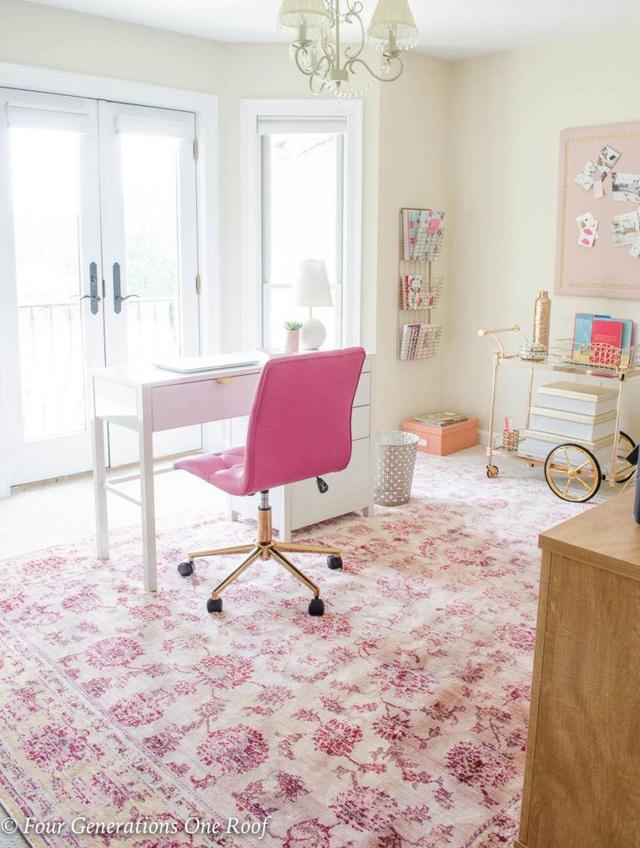 Những ý tưởng trang trí góc làm việc màu hồng ngọt ngào và mát lạnh dành cho các cô nàng đổi gió trong hè - Ảnh 9.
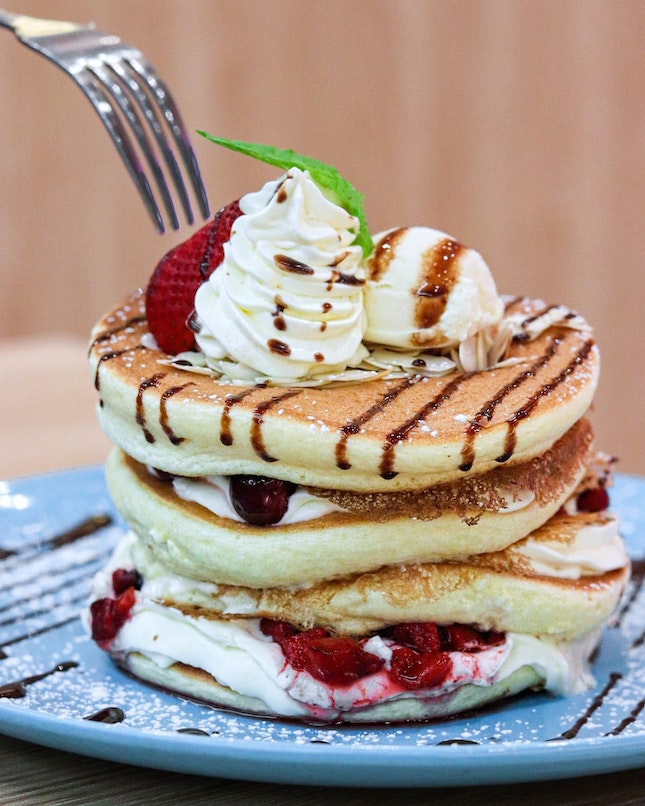 Something exciting is coming to Belle-Ville as from tomorrow onwards, they are launching their Autumn pancake creation that will only be available for a limited time only.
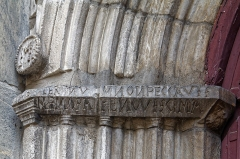 Eglise Notre-Dame-de-l'Assomption -  The capitals of the archivolts are fused into a single banner bearing a quotation from verse 40, chapter 7 of the Ecclesiastes:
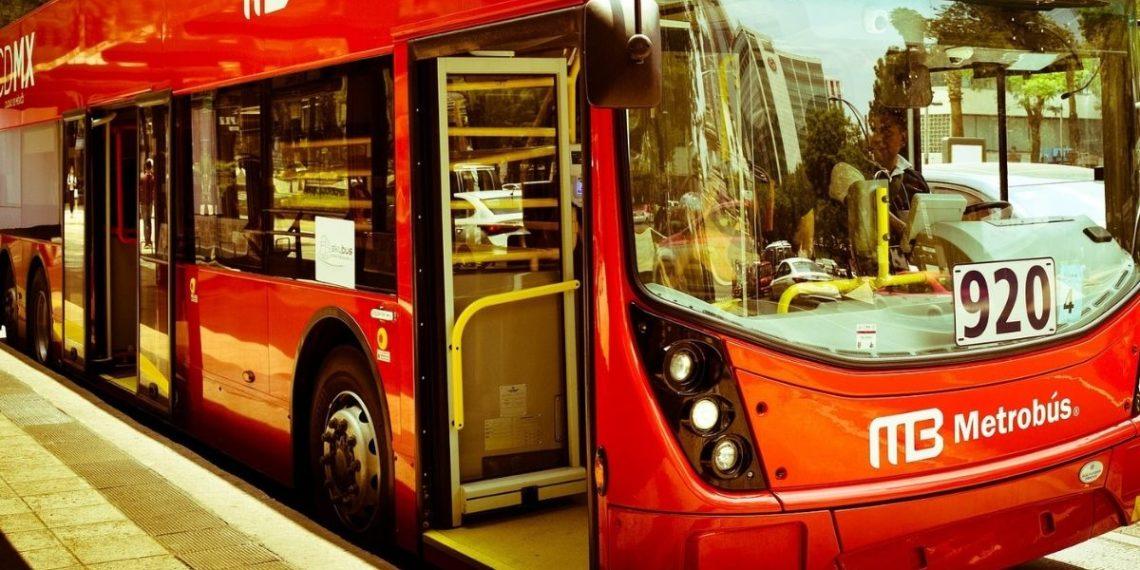 mujer racistas autobús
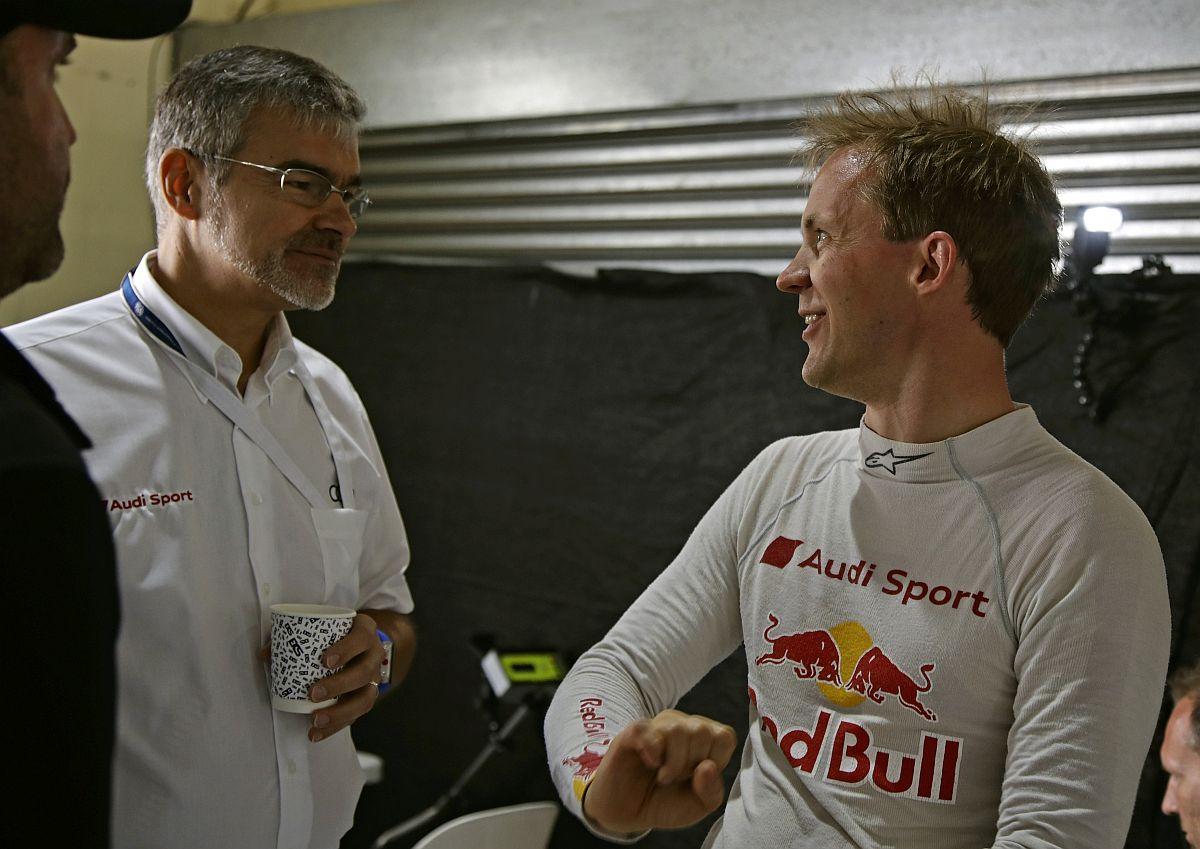 """""""Und ich so: """"Drauf auf den Pin und Vollgas"""" - WRX-Pilot Mattias Ekström im gespräch mit Audi-Motorsportchef Dieter Gass. Bild: Audi"""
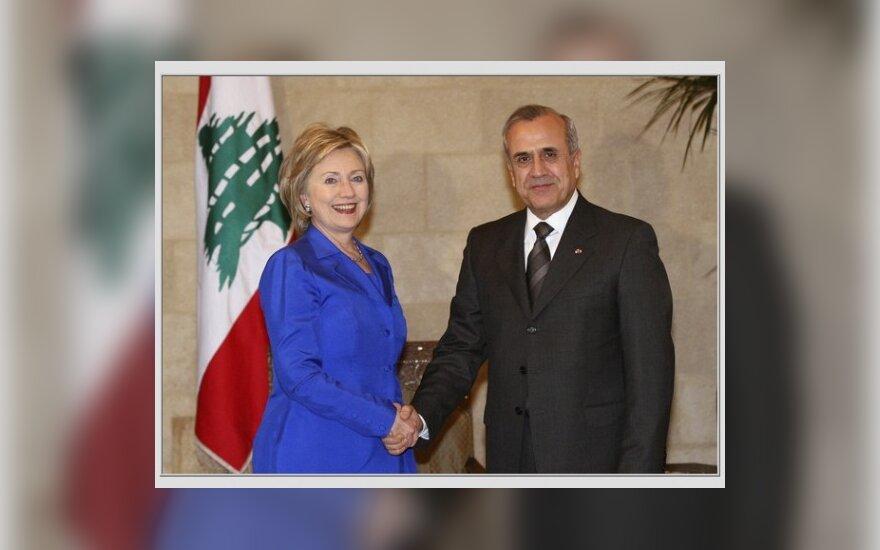 JAV niekada neparduos Libano Sirijai, sako Clinton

- - - -

Required work: Return the listing verbatim, pictures omitted.

Task response:
 Những ý tưởng trang trí góc làm việc màu hồng ngọt ngào và mát lạnh dành cho các cô nàng đổi gió trong hè - Ảnh 9.
 Something exciting is coming to Belle-Ville as from tomorrow onwards, they are launching their Autumn pancake creation that will only be available for a limited time only.
 Eglise Notre-Dame-de-l'Assomption -  The capitals of the archivolts are fused into a single banner bearing a quotation from verse 40, chapter 7 of the Ecclesiastes:
 mujer racistas autobús
 """""""Und ich so: """"Drauf auf den Pin und Vollgas"""" - WRX-Pilot Mattias Ekström im gespräch mit Audi-Motorsportchef Dieter Gass. Bild: Audi"""
 JAV niekada neparduos Libano Sirijai, sako Clinton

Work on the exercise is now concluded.